ABOUT THIS TASK: Would you restate, word for word, only the lines starting at the one with "Стоп-сигнал. Toyota Land" and ending with the final line of the entries below? Pictures stay out.

== == ==

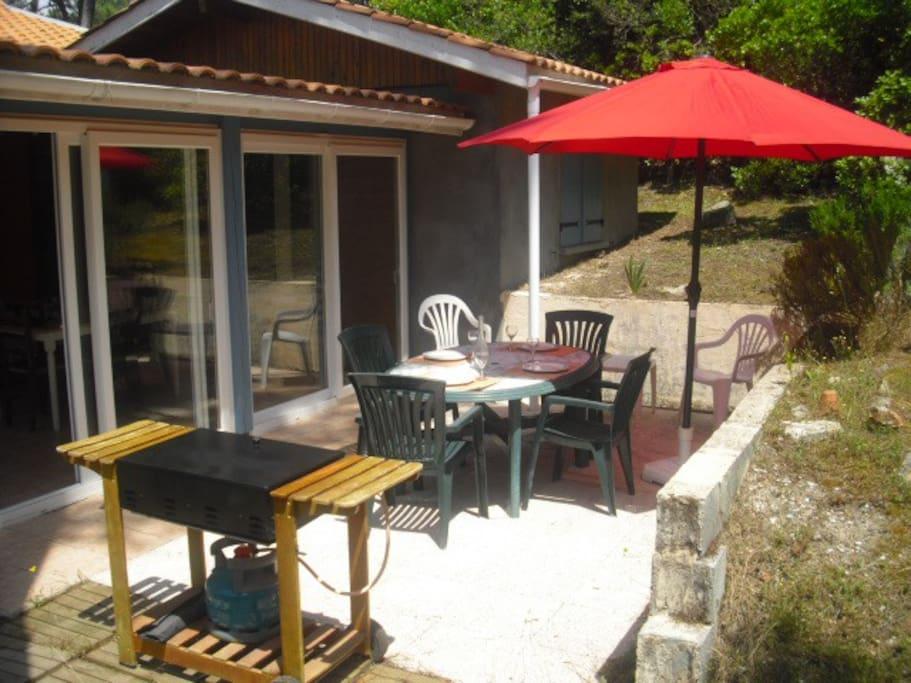 Terrasse avec barbecue et salon de jardin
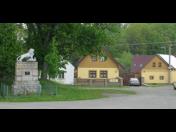Malebná víska na Domažlicku, která láká řadu turistů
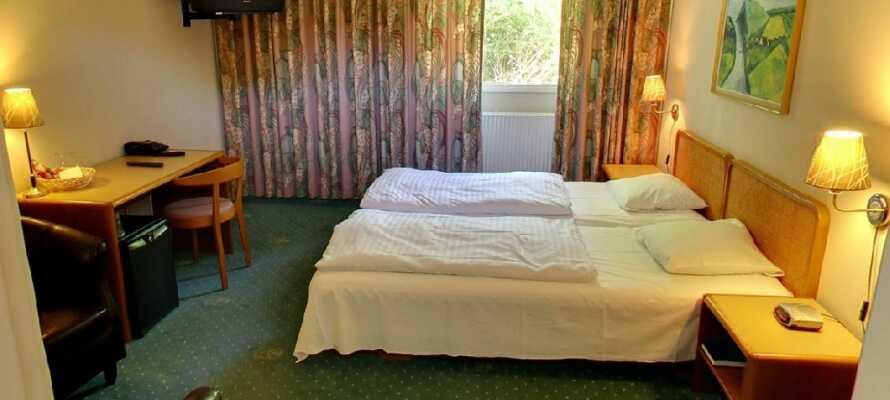 De trevliga rummen är enkelt inredda och en perfekt bas för att upptäcka allt området har att erbjuda.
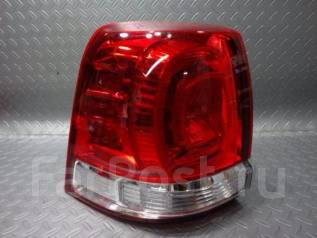 Стоп-сигнал. Toyota Land Cruiser, UZJ200W, VDJ200, GRJ200, URJ202, UZJ200 Двигатели: 1VDFTV, 1URFE, 1GRFE, 2UZFE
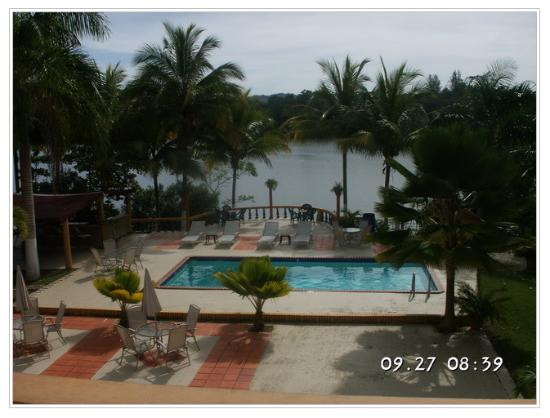 Lago Vista Hotel: View to the pool & the Guajataca lake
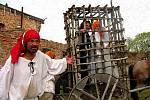 Pálení čarodějnic v Josefově je každoročně vyhledávanou akcí.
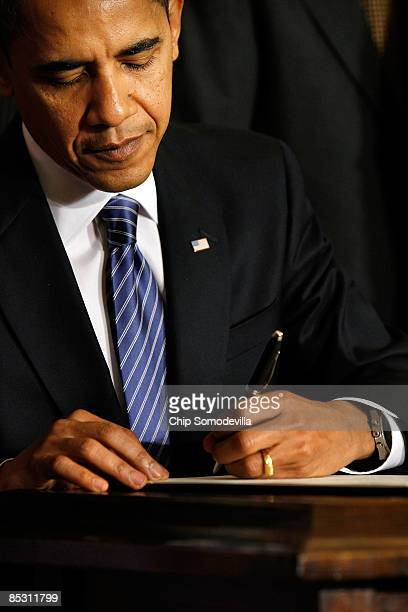 S President Barack Obama signs an Executive Order reversing the US government�s ban on funding stemcell research during a ceremony in the East Room...
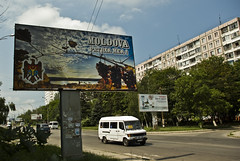 moldavia_IMGP0778 (Pedro Vizcaino Pina) Tags: bandera rumano inscripciones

== == ==

RESPONSE TO THE TASK:
 Стоп-сигнал. Toyota Land Cruiser, UZJ200W, VDJ200, GRJ200, URJ202, UZJ200 Двигатели: 1VDFTV, 1URFE, 1GRFE, 2UZFE
 Lago Vista Hotel: View to the pool & the Guajataca lake
 Pálení čarodějnic v Josefově je každoročně vyhledávanou akcí.
 S President Barack Obama signs an Executive Order reversing the US government�s ban on funding stemcell research during a ceremony in the East Room...
 moldavia_IMGP0778 (Pedro Vizcaino Pina) Tags: bandera rumano inscripciones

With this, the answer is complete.